- **Saved data entries**:
※ ※ ※

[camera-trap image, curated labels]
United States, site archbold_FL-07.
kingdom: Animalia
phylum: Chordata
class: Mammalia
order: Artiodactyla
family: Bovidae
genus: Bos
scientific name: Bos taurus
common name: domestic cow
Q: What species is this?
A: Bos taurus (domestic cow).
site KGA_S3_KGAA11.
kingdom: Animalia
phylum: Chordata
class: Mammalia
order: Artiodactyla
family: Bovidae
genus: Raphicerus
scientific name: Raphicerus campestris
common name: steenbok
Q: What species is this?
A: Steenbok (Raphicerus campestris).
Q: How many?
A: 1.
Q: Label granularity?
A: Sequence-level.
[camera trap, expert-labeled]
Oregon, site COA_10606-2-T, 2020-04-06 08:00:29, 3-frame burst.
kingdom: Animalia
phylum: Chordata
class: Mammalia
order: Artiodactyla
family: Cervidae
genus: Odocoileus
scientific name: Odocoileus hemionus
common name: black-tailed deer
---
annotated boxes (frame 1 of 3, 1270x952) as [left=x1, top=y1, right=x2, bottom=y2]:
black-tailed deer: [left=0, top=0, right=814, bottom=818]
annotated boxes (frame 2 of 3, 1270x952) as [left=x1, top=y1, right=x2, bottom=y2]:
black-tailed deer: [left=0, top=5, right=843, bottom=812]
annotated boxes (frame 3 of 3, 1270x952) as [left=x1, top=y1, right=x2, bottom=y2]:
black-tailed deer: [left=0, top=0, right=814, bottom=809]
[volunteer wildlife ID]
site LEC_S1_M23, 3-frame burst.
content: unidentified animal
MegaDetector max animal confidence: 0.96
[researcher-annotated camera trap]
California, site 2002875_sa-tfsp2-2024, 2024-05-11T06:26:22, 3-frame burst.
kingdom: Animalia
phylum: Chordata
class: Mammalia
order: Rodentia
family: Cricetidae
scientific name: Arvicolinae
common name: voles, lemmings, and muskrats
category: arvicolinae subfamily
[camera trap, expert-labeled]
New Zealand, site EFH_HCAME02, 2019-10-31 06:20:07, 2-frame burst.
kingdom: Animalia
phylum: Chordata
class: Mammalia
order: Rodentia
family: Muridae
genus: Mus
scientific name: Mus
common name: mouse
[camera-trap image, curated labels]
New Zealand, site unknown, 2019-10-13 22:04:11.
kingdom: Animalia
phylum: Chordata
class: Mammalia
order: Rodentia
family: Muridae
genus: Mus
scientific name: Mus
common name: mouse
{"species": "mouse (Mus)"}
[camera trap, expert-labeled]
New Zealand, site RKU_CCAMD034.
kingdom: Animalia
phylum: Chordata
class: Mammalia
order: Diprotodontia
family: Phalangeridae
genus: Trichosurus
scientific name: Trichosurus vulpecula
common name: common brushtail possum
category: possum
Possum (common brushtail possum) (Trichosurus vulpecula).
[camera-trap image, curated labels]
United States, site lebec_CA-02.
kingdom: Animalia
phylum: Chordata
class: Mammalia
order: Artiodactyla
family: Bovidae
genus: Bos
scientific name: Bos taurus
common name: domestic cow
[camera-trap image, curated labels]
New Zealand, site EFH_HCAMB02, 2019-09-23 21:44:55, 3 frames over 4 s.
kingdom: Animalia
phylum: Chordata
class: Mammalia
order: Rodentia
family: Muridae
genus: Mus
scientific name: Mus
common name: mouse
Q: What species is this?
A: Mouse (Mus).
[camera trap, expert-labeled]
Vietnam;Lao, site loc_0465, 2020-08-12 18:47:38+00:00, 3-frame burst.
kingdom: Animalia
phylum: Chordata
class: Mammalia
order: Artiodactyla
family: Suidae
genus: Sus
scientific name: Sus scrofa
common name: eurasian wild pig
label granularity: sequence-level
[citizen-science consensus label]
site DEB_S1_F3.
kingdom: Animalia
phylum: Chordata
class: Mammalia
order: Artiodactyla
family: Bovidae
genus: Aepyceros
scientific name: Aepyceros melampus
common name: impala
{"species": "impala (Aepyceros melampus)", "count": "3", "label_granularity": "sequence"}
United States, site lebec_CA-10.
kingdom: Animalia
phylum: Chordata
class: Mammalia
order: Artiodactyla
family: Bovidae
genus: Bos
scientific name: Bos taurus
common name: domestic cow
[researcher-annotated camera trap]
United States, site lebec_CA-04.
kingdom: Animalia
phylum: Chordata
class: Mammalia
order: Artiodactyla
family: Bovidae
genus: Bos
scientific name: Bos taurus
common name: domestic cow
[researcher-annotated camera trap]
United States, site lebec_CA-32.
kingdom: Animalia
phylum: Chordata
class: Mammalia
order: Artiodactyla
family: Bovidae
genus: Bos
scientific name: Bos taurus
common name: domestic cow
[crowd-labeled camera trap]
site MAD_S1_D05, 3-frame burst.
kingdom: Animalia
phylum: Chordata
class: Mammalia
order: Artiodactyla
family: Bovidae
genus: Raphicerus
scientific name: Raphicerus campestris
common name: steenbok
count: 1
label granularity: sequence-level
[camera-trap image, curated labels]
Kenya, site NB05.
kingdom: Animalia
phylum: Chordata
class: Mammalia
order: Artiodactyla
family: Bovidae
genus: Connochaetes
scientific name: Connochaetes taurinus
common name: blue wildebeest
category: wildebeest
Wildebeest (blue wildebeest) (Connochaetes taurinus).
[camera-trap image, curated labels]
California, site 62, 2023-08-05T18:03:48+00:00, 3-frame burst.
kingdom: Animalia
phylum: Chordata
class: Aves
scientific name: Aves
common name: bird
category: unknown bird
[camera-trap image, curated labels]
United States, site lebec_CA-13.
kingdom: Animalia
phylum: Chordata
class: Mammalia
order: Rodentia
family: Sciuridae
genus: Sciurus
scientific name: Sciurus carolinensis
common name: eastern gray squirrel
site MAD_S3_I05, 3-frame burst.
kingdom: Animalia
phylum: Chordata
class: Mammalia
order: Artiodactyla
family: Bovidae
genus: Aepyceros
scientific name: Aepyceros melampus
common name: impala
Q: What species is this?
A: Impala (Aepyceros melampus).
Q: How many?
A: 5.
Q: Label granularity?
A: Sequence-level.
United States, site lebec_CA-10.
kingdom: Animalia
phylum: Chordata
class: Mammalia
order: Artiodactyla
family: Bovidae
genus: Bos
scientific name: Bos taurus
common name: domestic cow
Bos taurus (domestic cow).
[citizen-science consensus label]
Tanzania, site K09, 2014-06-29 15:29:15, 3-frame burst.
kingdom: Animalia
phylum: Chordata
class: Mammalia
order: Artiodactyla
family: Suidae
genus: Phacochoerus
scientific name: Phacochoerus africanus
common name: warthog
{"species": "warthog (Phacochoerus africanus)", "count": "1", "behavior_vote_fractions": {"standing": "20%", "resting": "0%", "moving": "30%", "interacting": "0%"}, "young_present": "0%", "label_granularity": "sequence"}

※ ※ ※

- **To do**:
Your job here is to copy the entries above exactly.

- **Exercise answer**:
[camera-trap image, curated labels]
United States, site archbold_FL-07.
kingdom: Animalia
phylum: Chordata
class: Mammalia
order: Artiodactyla
family: Bovidae
genus: Bos
scientific name: Bos taurus
common name: domestic cow
Q: What species is this?
A: Bos taurus (domestic cow).
site KGA_S3_KGAA11.
kingdom: Animalia
phylum: Chordata
class: Mammalia
order: Artiodactyla
family: Bovidae
genus: Raphicerus
scientific name: Raphicerus campestris
common name: steenbok
Q: What species is this?
A: Steenbok (Raphicerus campestris).
Q: How many?
A: 1.
Q: Label granularity?
A: Sequence-level.
[camera trap, expert-labeled]
Oregon, site COA_10606-2-T, 2020-04-06 08:00:29, 3-frame burst.
kingdom: Animalia
phylum: Chordata
class: Mammalia
order: Artiodactyla
family: Cervidae
genus: Odocoileus
scientific name: Odocoileus hemionus
common name: black-tailed deer
---
annotated boxes (frame 1 of 3, 1270x952) as [left=x1, top=y1, right=x2, bottom=y2]:
black-tailed deer: [left=0, top=0, right=814, bottom=818]
annotated boxes (frame 2 of 3, 1270x952) as [left=x1, top=y1, right=x2, bottom=y2]:
black-tailed deer: [left=0, top=5, right=843, bottom=812]
annotated boxes (frame 3 of 3, 1270x952) as [left=x1, top=y1, right=x2, bottom=y2]:
black-tailed deer: [left=0, top=0, right=814, bottom=809]
[volunteer wildlife ID]
site LEC_S1_M23, 3-frame burst.
content: unidentified animal
MegaDetector max animal confidence: 0.96
[researcher-annotated camera trap]
California, site 2002875_sa-tfsp2-2024, 2024-05-11T06:26:22, 3-frame burst.
kingdom: Animalia
phylum: Chordata
class: Mammalia
order: Rodentia
family: Cricetidae
scientific name: Arvicolinae
common name: voles, lemmings, and muskrats
category: arvicolinae subfamily
[camera trap, expert-labeled]
New Zealand, site EFH_HCAME02, 2019-10-31 06:20:07, 2-frame burst.
kingdom: Animalia
phylum: Chordata
class: Mammalia
order: Rodentia
family: Muridae
genus: Mus
scientific name: Mus
common name: mouse
[camera-trap image, curated labels]
New Zealand, site unknown, 2019-10-13 22:04:11.
kingdom: Animalia
phylum: Chordata
class: Mammalia
order: Rodentia
family: Muridae
genus: Mus
scientific name: Mus
common name: mouse
{"species": "mouse (Mus)"}
[camera trap, expert-labeled]
New Zealand, site RKU_CCAMD034.
kingdom: Animalia
phylum: Chordata
class: Mammalia
order: Diprotodontia
family: Phalangeridae
genus: Trichosurus
scientific name: Trichosurus vulpecula
common name: common brushtail possum
category: possum
Possum (common brushtail possum) (Trichosurus vulpecula).
[camera-trap image, curated labels]
United States, site lebec_CA-02.
kingdom: Animalia
phylum: Chordata
class: Mammalia
order: Artiodactyla
family: Bovidae
genus: Bos
scientific name: Bos taurus
common name: domestic cow
[camera-trap image, curated labels]
New Zealand, site EFH_HCAMB02, 2019-09-23 21:44:55, 3 frames over 4 s.
kingdom: Animalia
phylum: Chordata
class: Mammalia
order: Rodentia
family: Muridae
genus: Mus
scientific name: Mus
common name: mouse
Q: What species is this?
A: Mouse (Mus).
[camera trap, expert-labeled]
Vietnam;Lao, site loc_0465, 2020-08-12 18:47:38+00:00, 3-frame burst.
kingdom: Animalia
phylum: Chordata
class: Mammalia
order: Artiodactyla
family: Suidae
genus: Sus
scientific name: Sus scrofa
common name: eurasian wild pig
label granularity: sequence-level
[citizen-science consensus label]
site DEB_S1_F3.
kingdom: Animalia
phylum: Chordata
class: Mammalia
order: Artiodactyla
family: Bovidae
genus: Aepyceros
scientific name: Aepyceros melampus
common name: impala
{"species": "impala (Aepyceros melampus)", "count": "3", "label_granularity": "sequence"}
United States, site lebec_CA-10.
kingdom: Animalia
phylum: Chordata
class: Mammalia
order: Artiodactyla
family: Bovidae
genus: Bos
scientific name: Bos taurus
common name: domestic cow
[researcher-annotated camera trap]
United States, site lebec_CA-04.
kingdom: Animalia
phylum: Chordata
class: Mammalia
order: Artiodactyla
family: Bovidae
genus: Bos
scientific name: Bos taurus
common name: domestic cow
[researcher-annotated camera trap]
United States, site lebec_CA-32.
kingdom: Animalia
phylum: Chordata
class: Mammalia
order: Artiodactyla
family: Bovidae
genus: Bos
scientific name: Bos taurus
common name: domestic cow
[crowd-labeled camera trap]
site MAD_S1_D05, 3-frame burst.
kingdom: Animalia
phylum: Chordata
class: Mammalia
order: Artiodactyla
family: Bovidae
genus: Raphicerus
scientific name: Raphicerus campestris
common name: steenbok
count: 1
label granularity: sequence-level
[camera-trap image, curated labels]
Kenya, site NB05.
kingdom: Animalia
phylum: Chordata
class: Mammalia
order: Artiodactyla
family: Bovidae
genus: Connochaetes
scientific name: Connochaetes taurinus
common name: blue wildebeest
category: wildebeest
Wildebeest (blue wildebeest) (Connochaetes taurinus).
[camera-trap image, curated labels]
California, site 62, 2023-08-05T18:03:48+00:00, 3-frame burst.
kingdom: Animalia
phylum: Chordata
class: Aves
scientific name: Aves
common name: bird
category: unknown bird
[camera-trap image, curated labels]
United States, site lebec_CA-13.
kingdom: Animalia
phylum: Chordata
class: Mammalia
order: Rodentia
family: Sciuridae
genus: Sciurus
scientific name: Sciurus carolinensis
common name: eastern gray squirrel
site MAD_S3_I05, 3-frame burst.
kingdom: Animalia
phylum: Chordata
class: Mammalia
order: Artiodactyla
family: Bovidae
genus: Aepyceros
scientific name: Aepyceros melampus
common name: impala
Q: What species is this?
A: Impala (Aepyceros melampus).
Q: How many?
A: 5.
Q: Label granularity?
A: Sequence-level.
United States, site lebec_CA-10.
kingdom: Animalia
phylum: Chordata
class: Mammalia
order: Artiodactyla
family: Bovidae
genus: Bos
scientific name: Bos taurus
common name: domestic cow
Bos taurus (domestic cow).
[citizen-science consensus label]
Tanzania, site K09, 2014-06-29 15:29:15, 3-frame burst.
kingdom: Animalia
phylum: Chordata
class: Mammalia
order: Artiodactyla
family: Suidae
genus: Phacochoerus
scientific name: Phacochoerus africanus
common name: warthog
{"species": "warthog (Phacochoerus africanus)", "count": "1", "behavior_vote_fractions": {"standing": "20%", "resting": "0%", "moving": "30%", "interacting": "0%"}, "young_present": "0%", "label_granularity": "sequence"}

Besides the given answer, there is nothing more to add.